> **EXTRACT**
- Opening Delimiter -
The past two days were the worst I've ever experienced. 

The grief came like a tidal wave. I tried to be brave, but it swept over me, and I lost all control. I was the stranger crying in the airport. I couldn't eat for almost 48 hours -- I can barely stomach anything still, it all makes me sick. I shuffled around, dazed, hoping this pain was just something I imagined in someone else's story.

But I made myself try -- during the wake, I spoke to the room about how when you grow up in a religious Filipino family, there's the self you present to the world and your real "dirty self," and how I never hid my "dirty self" from Erika. I reached for my friend Susan (whom I asked to go with me after Salad Bar failed) when they rolled the casket in; I cried so hard my body shook. And I stayed to watch everything, the men in green hard hats lowering Erika into the ground, covering her up until you could barely even tell that a blade of grass had been out of place, when all I wanted to do was curl up in a ball and yell: No no no no no.

I came back to Seattle last night, and I am still crying in public. When people ask me how I am, I say: "Do you really want the truth?" You can only imagine what happens next.

But I am trying. I know it will take awhile -- this one-two punch of death and a breakup has very nearly destroyed me. But I want my fight back.
- Closing Delimiter -
[Saved data entries]
- Opening Delimiter -
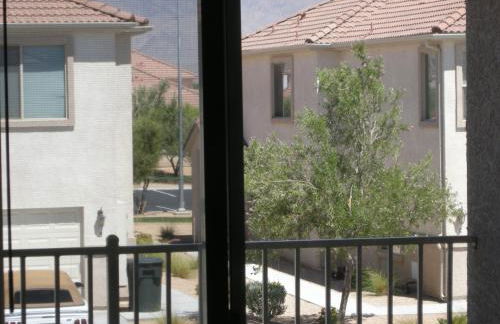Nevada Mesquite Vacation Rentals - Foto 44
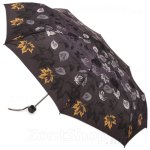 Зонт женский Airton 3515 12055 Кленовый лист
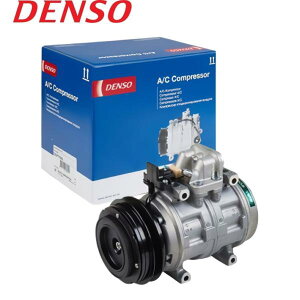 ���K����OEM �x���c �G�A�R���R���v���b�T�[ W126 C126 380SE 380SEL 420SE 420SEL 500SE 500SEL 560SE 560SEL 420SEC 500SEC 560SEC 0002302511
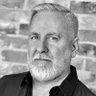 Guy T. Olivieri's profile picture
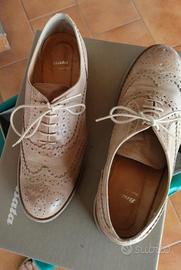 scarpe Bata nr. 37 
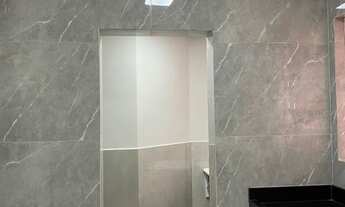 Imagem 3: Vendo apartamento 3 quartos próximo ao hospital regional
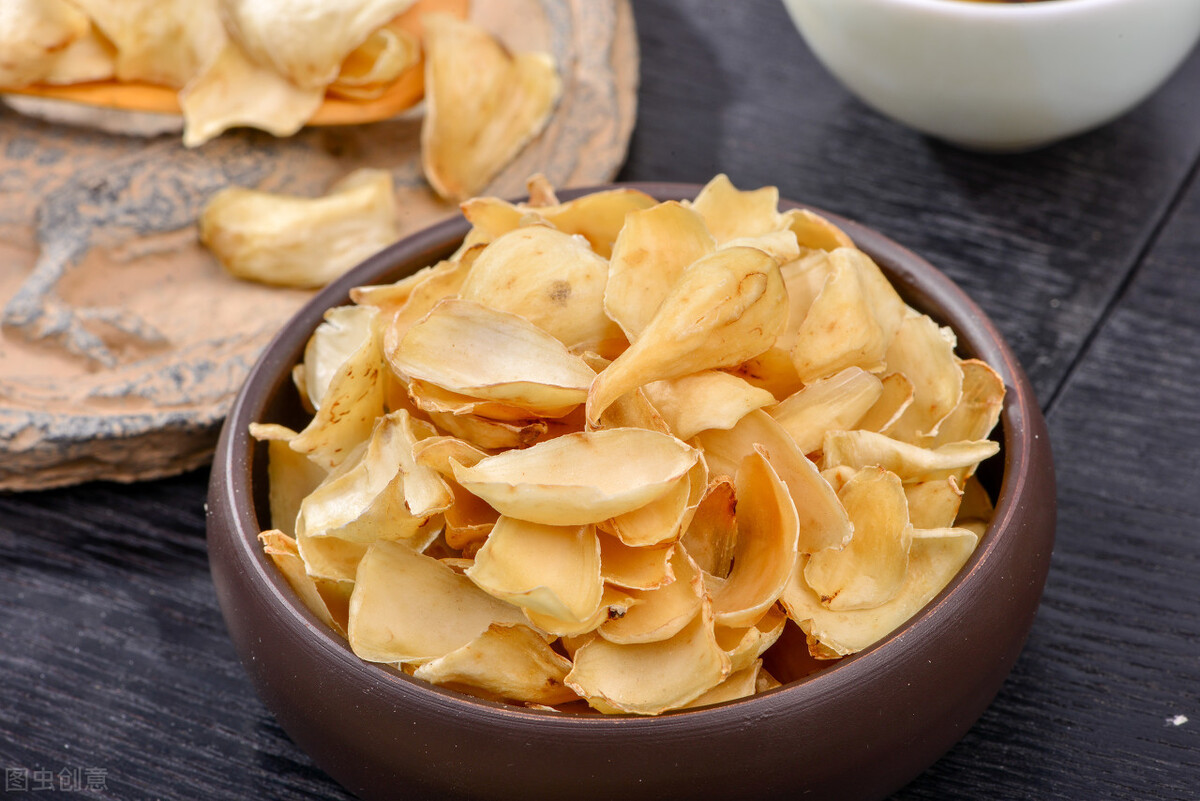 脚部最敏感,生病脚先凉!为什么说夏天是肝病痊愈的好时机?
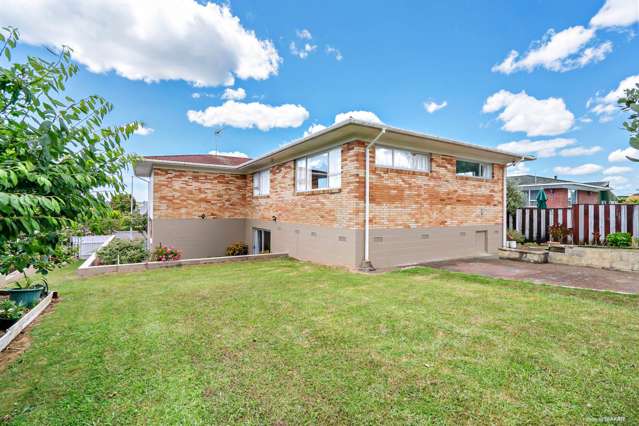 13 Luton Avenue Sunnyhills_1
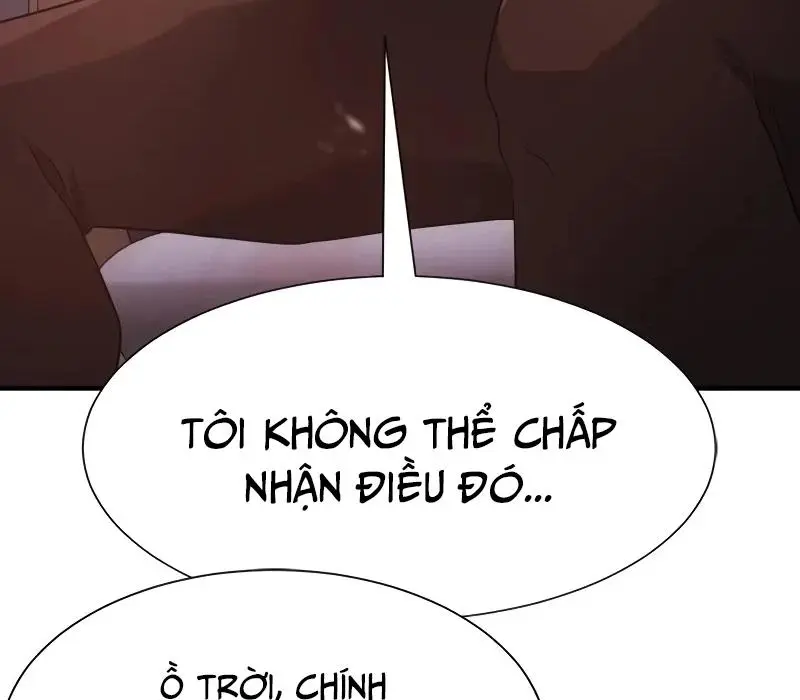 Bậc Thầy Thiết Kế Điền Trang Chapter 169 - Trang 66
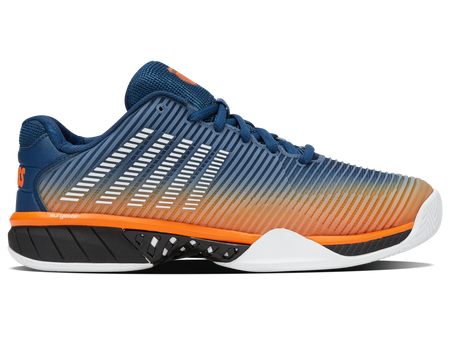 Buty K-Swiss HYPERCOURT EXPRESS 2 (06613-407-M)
- Closing Delimiter -
> **EXERCISE INSTRUCTIONS**
A: In the passage about grief, whom did the writer reach for when the casket was rolled in?
B: Supply what comes next in the passage about grief, starting after its final sentence.
None of these lines are needed for the work.

> **ANSWERS TO THE PROBLEMS**
A: The writer's friend Susan.

B:
So I am making a promise to do one healing thing a day, even if I have to force myself out of bed, even if I have to call someone else and ask for help. I am trying so hard to learn to ask for help.  

Day 1: Wednesday

The day of the wake, the first day without Salad Bar. Awful to wake up in the morning and feel nothing but a rush of loneliness. I made myself go for a trail run. Those hills -- the way they tore into my lungs and made my sides hurt. I needed that.


Day 2: Thursday

After everything was over, when I had cried more than I thought was humanly possible, I went to Susan's house. I took off my shoes. And I played in the grass with her 2-year-old daughter, kicking a soccer ball. It was perfect.


Day 3: Today

When Erika visited me last July, we discovered Cederberg Tea House. I've since become a regular. So I went back today. And they remembered her. And I told her story. And tried my best to eat. 


And now this:


I feel like this city is giving me a hug -- it's March, and I'm writing on my balcony, in a tank top and sunglasses.

I'm still crying, but I will take this as a good omen. The loneliness can't last forever.

Right?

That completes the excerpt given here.